(TEXT BLOCK)
-- Opening Marker --

So, while an Espresso is Black Coffee, Black Coffee cannot be called an Espresso unless brewed by forcing hot water at high pressure through finely ground coffee.


What you Need

  • Espresso Machine: Because you need pressure to make espresso, I would recommend a real espresso machine. The machine that I use and love is the Gaggia Classic Pro. It’s a great machine for beginners for a more affordable price than most. The investment will pay off if you regularly buy coffee from Starbucks.

  • Whole Bean Coffee: I love this Lavazza Super Crema Whole Bean Coffee Blend.

  • Burr Grinder (Important): A burr grinder is the most consistent source of even, finely ground coffee. I use this Facile Espresso Grinder, but you can use a manual burr grinder for a much more affordable price.

  • Coffee Scale: To make the best espresso, you need to be precise. This coffee scale ensures consistency every time. For a double shot, I use 18 grams.

-- Closing Marker --

(GIVEN MATERIAL)
-- Opening Marker --

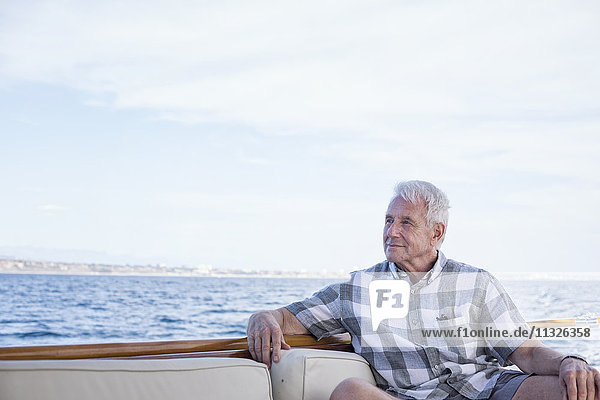 Senior auf einer Bootsfahrt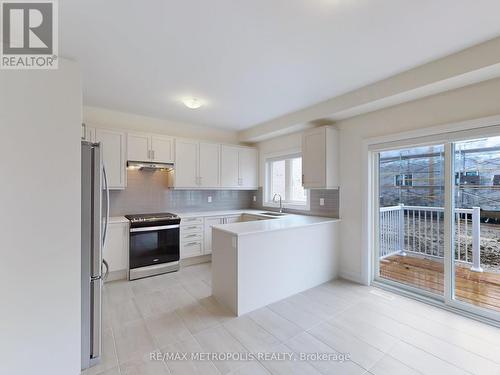 21 La Reine Avenue, Richmond Hill, ON - Indoor Photo Showing Kitchen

-- Closing Marker --

(ACTIVITY) According to the espresso text, how many grams of coffee does the writer use for a double shot?

(ANSWER SECTION) 18 grams.